I apologize for devoting so many words to anything as superficial as Mr. Auerbach’s letter. Unfortunately, reasoned refutation always requires more space than unsupported accusation.
Harold P. Lazar rather misses the point of my review. Far be it from me to contend that lawyers are Nature’s Noblemen or that they are as a group any more honest and ethical than doctors or accountants or other professionals. They often (like doctors) charge too much for their services; as is often not the case with doctors, their overcharges fall on their clients rather than the taxpayers. I said explicitly that “the legal profession has done a poor job of getting its services to people in the lower- and middle-income brackets at prices those people can afford.” We have made more progress in providing adequate medical services to everyone than we have made with legal services, although I doubt that the organized medical profession deserves much of the credit.
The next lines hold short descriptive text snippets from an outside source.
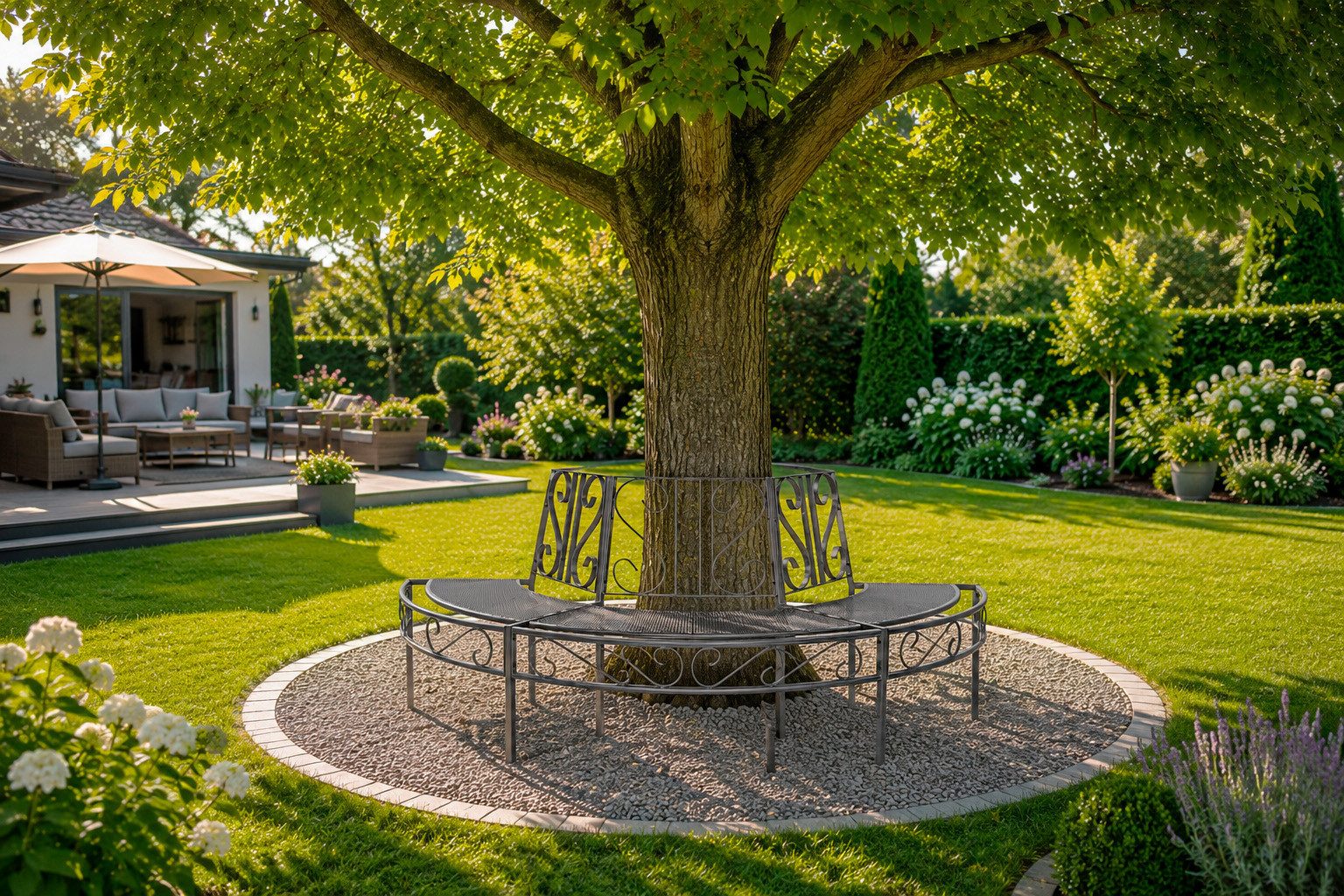 Greemotion Baumbank Toulouse Rundbank halbrund eisengrau aus Stahl für Garten
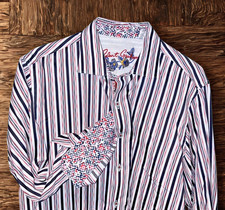 Robert Graham Flip Cuff Striped Button Down Shirt Mens XL NWOT Classic Fit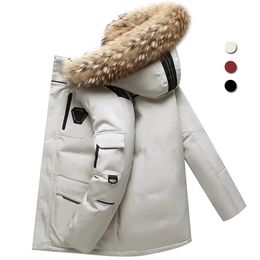 Winter Down Jacket Men 90% White Duck Down Parkas Coat Mid-length Fur Collar Male Thicken Snow Overcoat -30 Degree Keep Warm 231228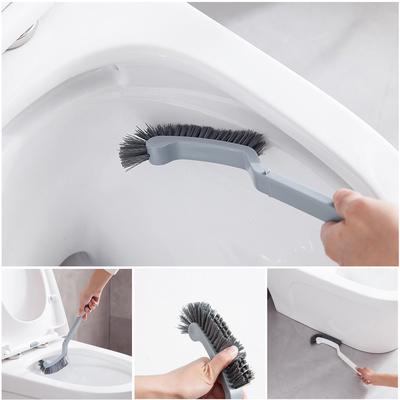 Semicircular Plastic Toilet Cleaning Brush Corner Rim Cleaner Bent Bowl Handle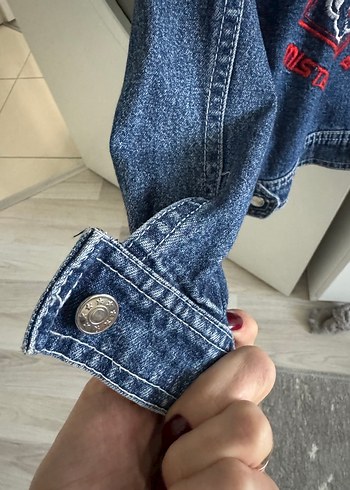 Kız Çocuk Gri Mavi Kot Ceket - Görsel 3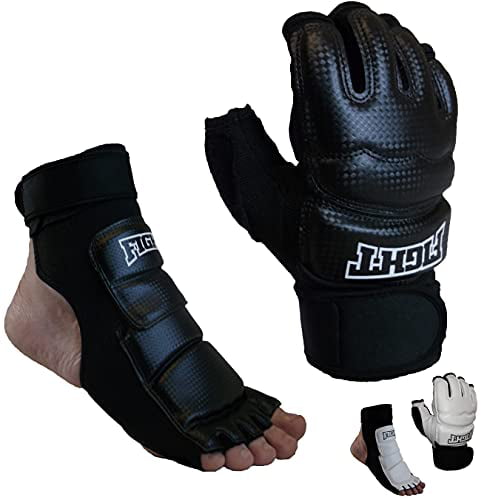 Kids White Martial Arts Sparring Foot Gear Shoes Karate MMA Student Size X-Small 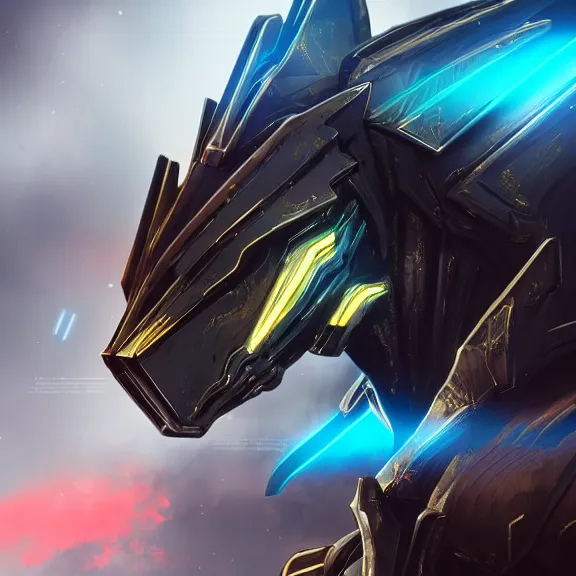 Image similar to cinematic shot, 35 foot tall stunning quadrupedal mecha dragon, sharp edged black armor, shining gold accents around the edges, sleek OLED blue visor for eyes, four legs, walking in busy neon city streets, sharp claws, epic shot, highly detailed art, sci fi, furry, 3D realistic, warframe fanart, destiny fanart, furry art, dragon art, feral art, macro art, furaffinity, DeviantArt, sofurry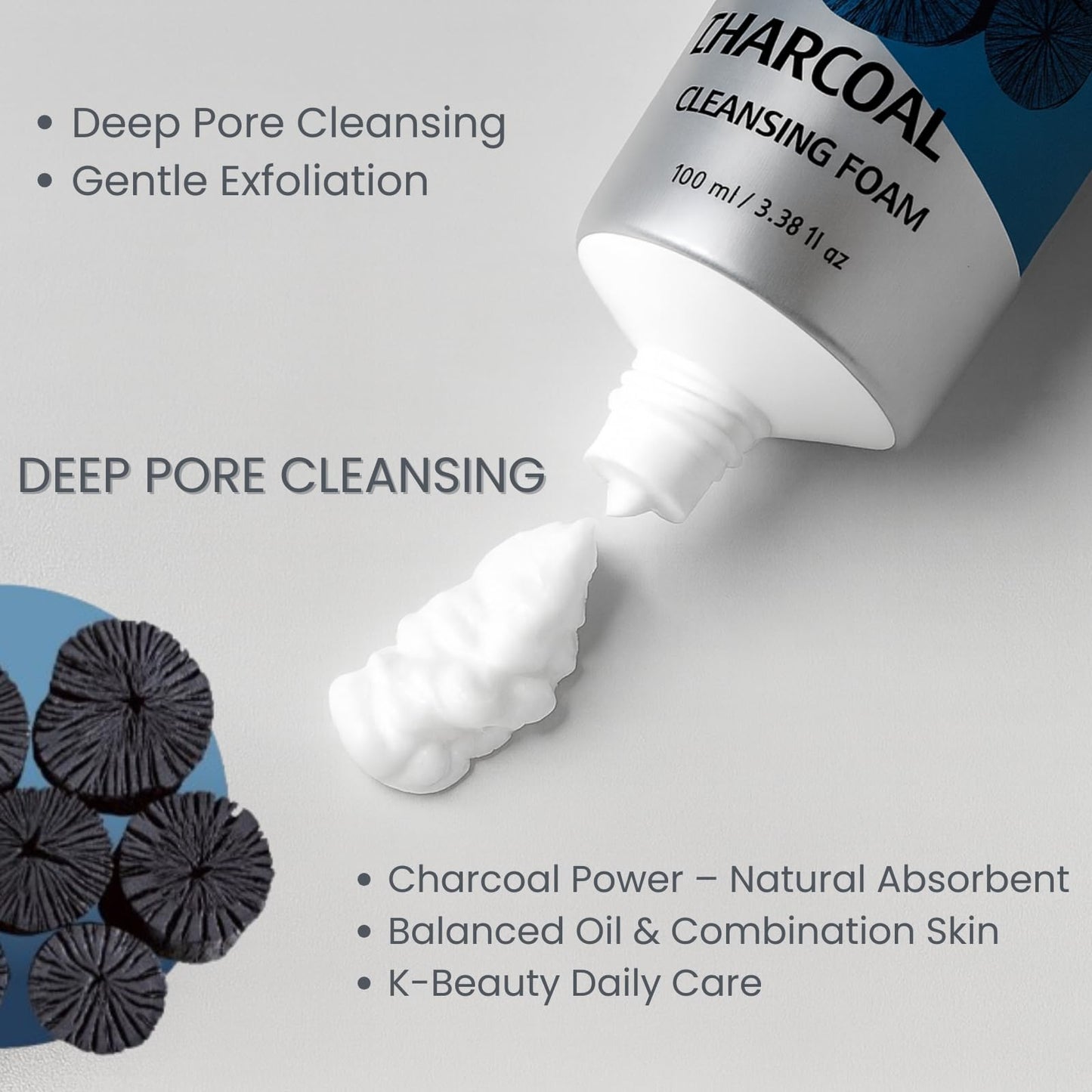 CONSLY Charcoal Face Wash – Pore Cleanser for Oily & Combination Skin, Helps Reduce Blackhead Appearance, Oil Control, Gentle Exfoliating Foam, Korean Skincare 100ml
I think myself that the most hopeful remedies are something like Medicare and Medicaid (learning, we may hope, from the exposure of the abuses that have marked those programs), plus increased use of para-professionals in the less complex aspects of the practice of law. The medical profession, I freely concede, has some great advantages over the legal. No improvement in legal education can ever raise a lawyer’s competence so far above that of a lawyer of two or three centuries ago as the competence of a modern doctor, no matter how small his natural gifts, is above that of Harvey and Jenner.